# WHAT YOU NEED TO DO:
Put the lines of the records below into a numbered list, skipping any blank lines. Leave the pictures out of your answer.

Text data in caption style
-=-=-=-=-

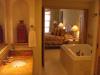Master bedroom suite with private jacuzzi tub
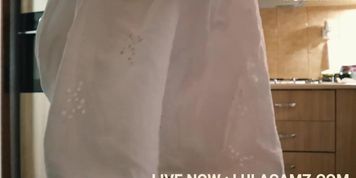 Daddy Fucked Me in the Kitchen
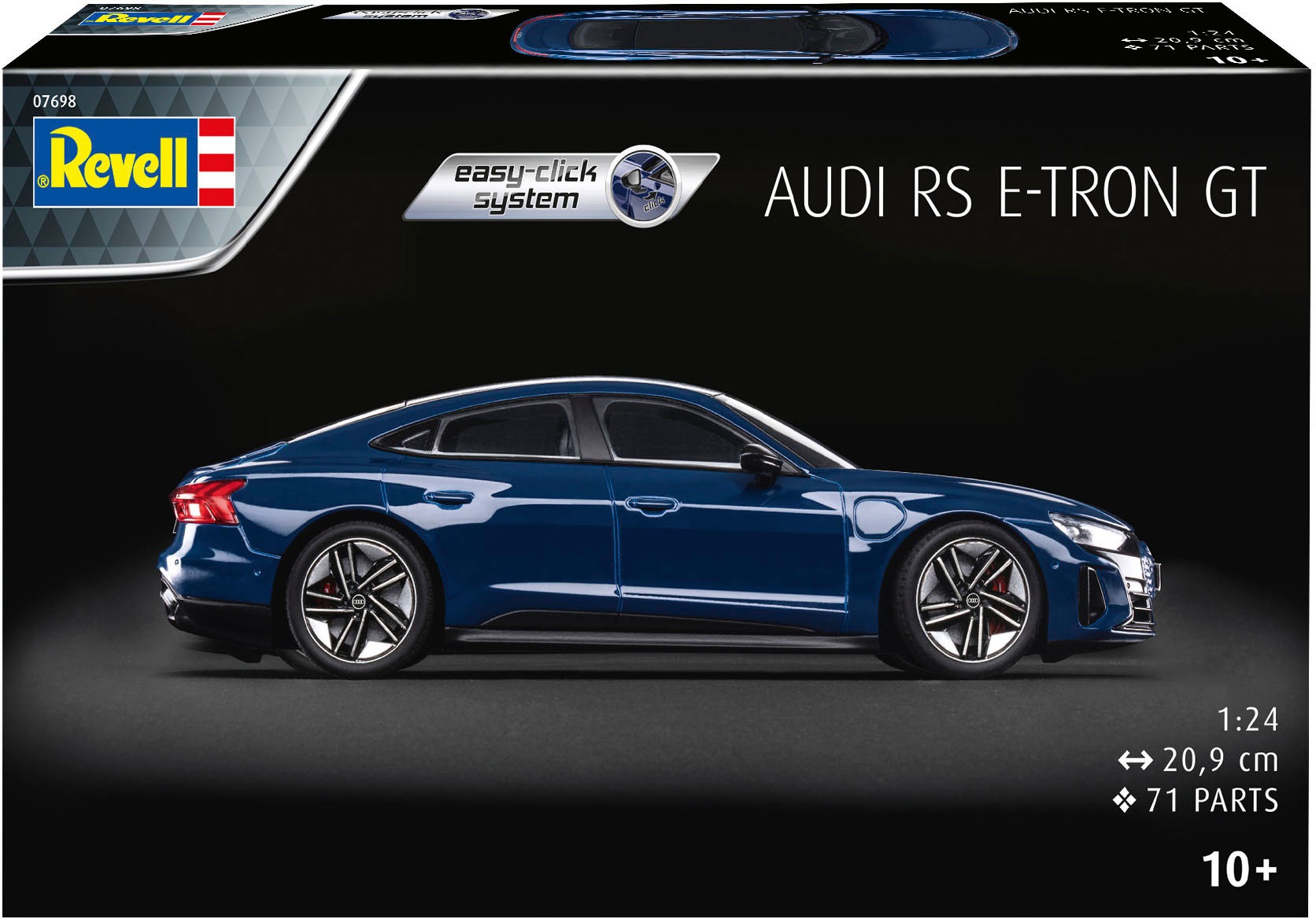 Revell® Modellbausatz »Audi RS e-tron GT«, 1:24, Made in Europe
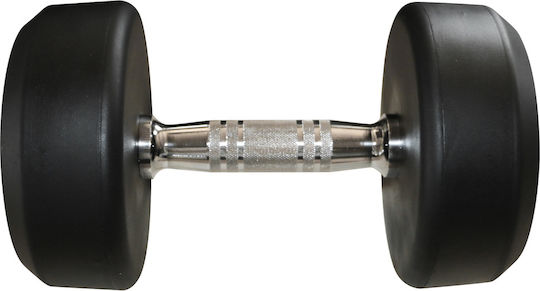 MegaFitness Βαράκι Στρογγυλό Λαστιχένιο 1 x 10kg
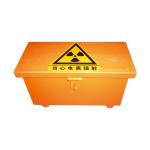 Radiation Source Storage Medical Lead Shielded Box With Casters Customized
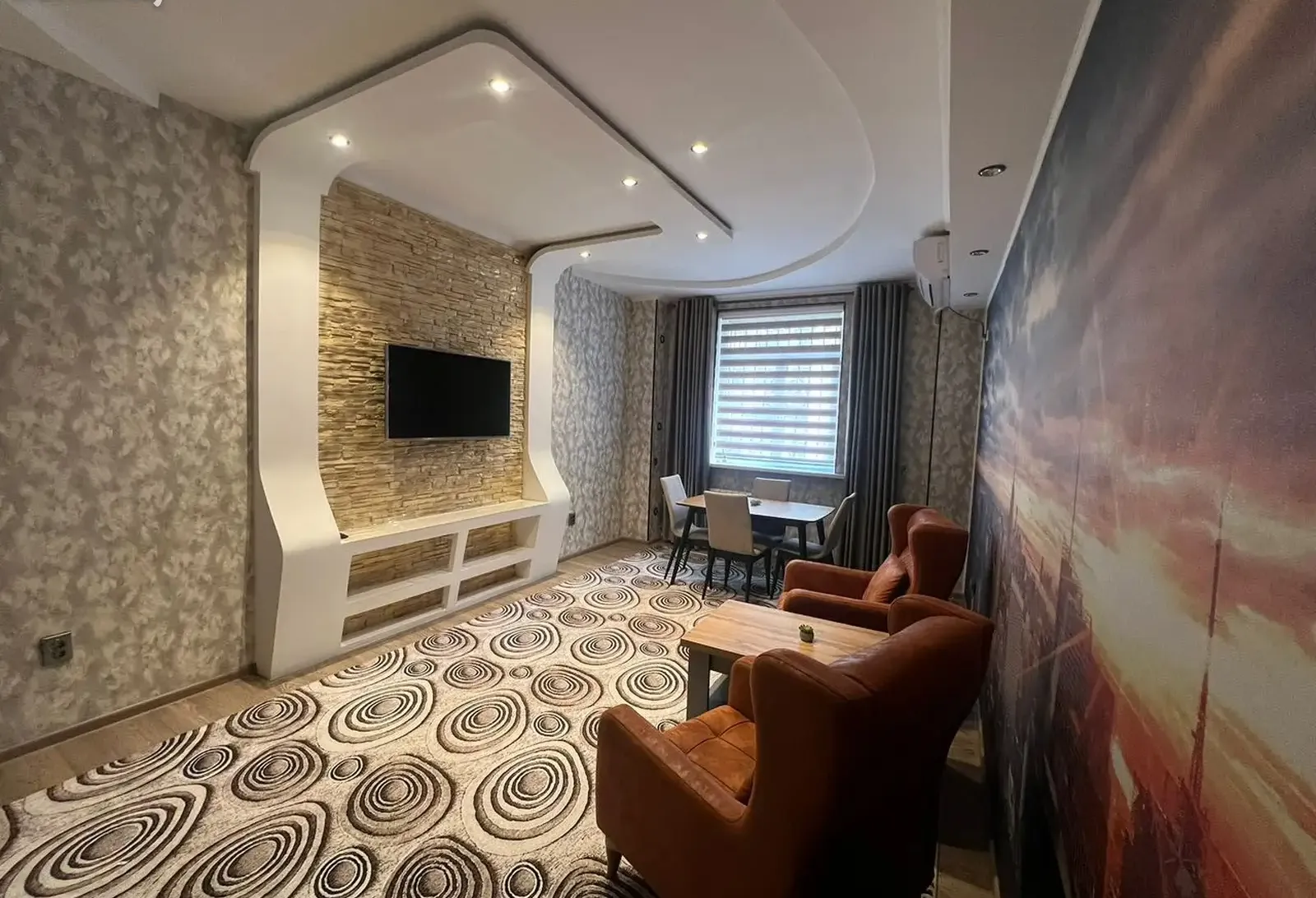 2-комн. квартира, 7 этаж, 72м², Альфемо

-=-=-=-=-

# SOLUTION:
1. Master bedroom suite with private jacuzzi tub
2.  Daddy Fucked Me in the Kitchen
3.  Revell® Modellbausatz »Audi RS e-tron GT«, 1:24, Made in Europe
4.  MegaFitness Βαράκι Στρογγυλό Λαστιχένιο 1 x 10kg
5.  Radiation Source Storage Medical Lead Shielded Box With Casters Customized
6.  2-комн. квартира, 7 этаж, 72м², Альфемо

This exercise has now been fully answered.